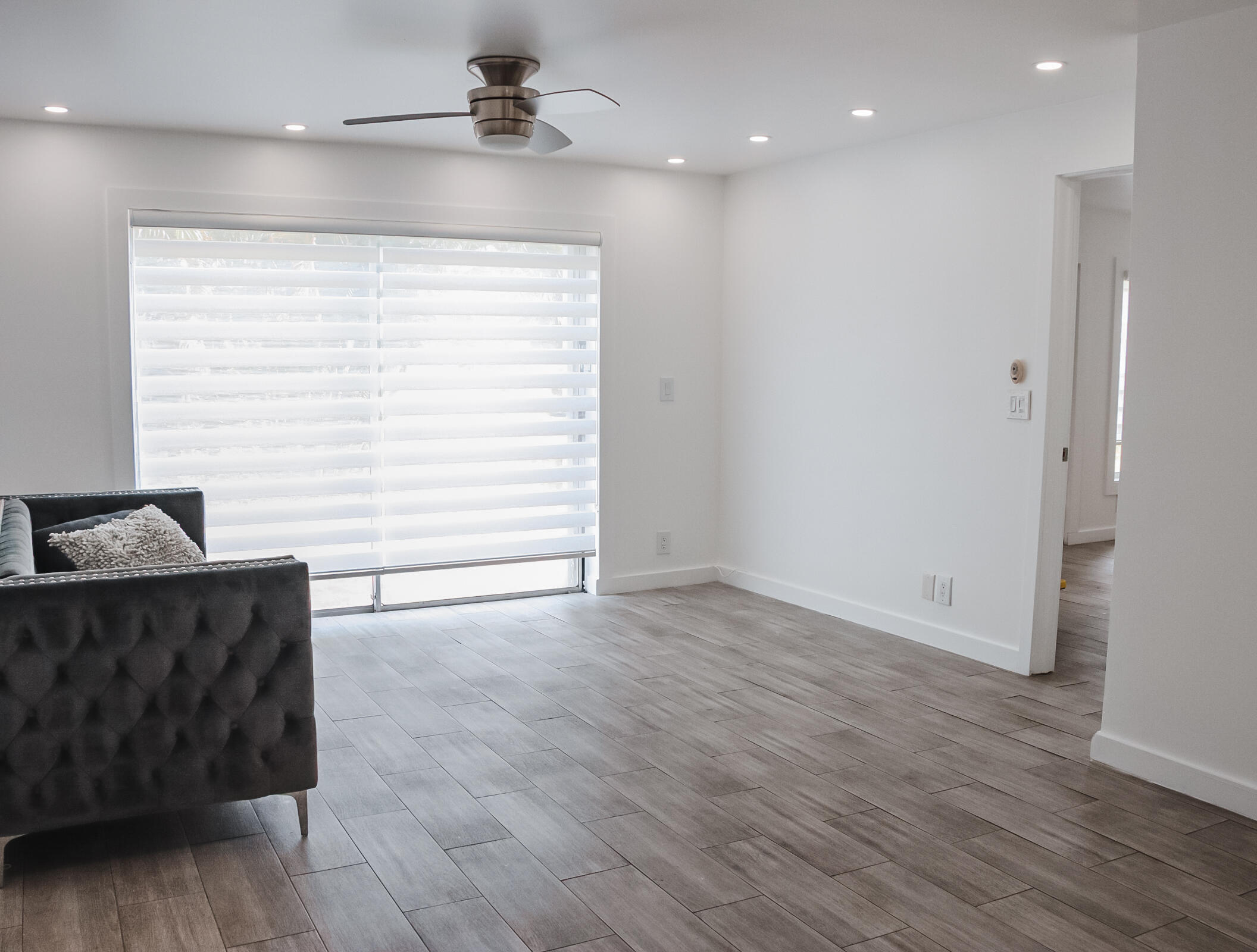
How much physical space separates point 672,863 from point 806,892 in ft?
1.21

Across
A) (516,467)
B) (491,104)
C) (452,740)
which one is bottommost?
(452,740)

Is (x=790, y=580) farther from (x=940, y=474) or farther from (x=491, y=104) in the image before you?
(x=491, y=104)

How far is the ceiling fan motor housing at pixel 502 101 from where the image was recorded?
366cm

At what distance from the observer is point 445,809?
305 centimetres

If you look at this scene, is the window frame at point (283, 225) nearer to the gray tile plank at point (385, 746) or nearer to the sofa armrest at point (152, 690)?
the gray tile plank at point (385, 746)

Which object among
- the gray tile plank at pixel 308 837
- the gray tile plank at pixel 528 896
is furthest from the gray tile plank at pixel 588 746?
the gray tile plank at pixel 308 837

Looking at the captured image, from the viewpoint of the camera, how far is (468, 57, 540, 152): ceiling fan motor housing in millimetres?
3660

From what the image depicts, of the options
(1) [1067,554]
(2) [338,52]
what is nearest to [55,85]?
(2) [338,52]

==

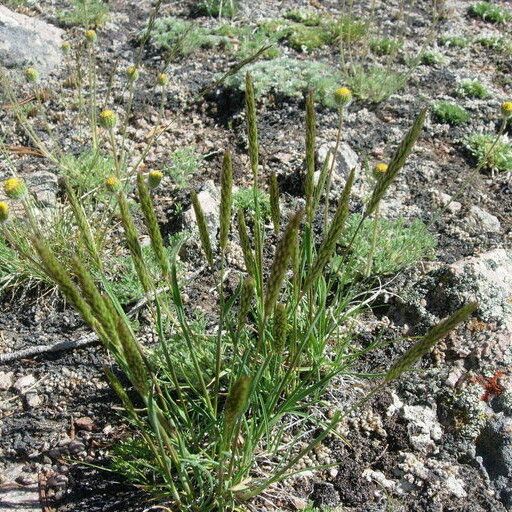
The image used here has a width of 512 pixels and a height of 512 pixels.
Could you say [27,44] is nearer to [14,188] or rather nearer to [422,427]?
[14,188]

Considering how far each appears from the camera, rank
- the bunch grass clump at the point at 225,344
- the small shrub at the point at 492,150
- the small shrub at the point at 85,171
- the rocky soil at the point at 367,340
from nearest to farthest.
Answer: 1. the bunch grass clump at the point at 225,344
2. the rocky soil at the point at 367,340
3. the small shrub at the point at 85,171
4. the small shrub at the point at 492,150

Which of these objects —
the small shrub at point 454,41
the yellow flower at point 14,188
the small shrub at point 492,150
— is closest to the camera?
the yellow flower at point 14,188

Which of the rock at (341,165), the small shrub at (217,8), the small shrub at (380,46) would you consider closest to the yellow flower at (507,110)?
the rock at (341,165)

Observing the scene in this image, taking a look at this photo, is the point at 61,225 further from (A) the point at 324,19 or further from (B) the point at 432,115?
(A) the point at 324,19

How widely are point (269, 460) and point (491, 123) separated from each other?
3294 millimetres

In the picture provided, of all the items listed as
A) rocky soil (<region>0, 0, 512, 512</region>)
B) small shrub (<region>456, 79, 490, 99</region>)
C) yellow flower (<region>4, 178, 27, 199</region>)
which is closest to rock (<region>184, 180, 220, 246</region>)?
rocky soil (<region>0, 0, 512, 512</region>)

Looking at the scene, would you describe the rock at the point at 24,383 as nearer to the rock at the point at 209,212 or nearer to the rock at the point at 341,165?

--

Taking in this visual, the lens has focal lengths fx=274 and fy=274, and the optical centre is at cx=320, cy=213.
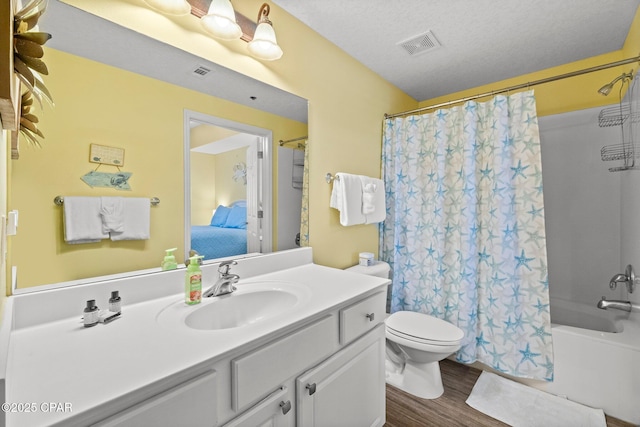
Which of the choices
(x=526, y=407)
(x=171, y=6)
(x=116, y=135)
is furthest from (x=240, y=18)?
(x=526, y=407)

EXERCISE GOAL>
Recast the records that begin with the line containing "At what distance" and end with the line containing "305 centimetres" as a two-column CSV with the header text,answer. Write one row per record, with its text and its answer each in a single quoted field and any line breaks replaced by spaces.

ANSWER TO THE EXERCISE>
text,answer
"At what distance from the observer is point 445,809?","305 centimetres"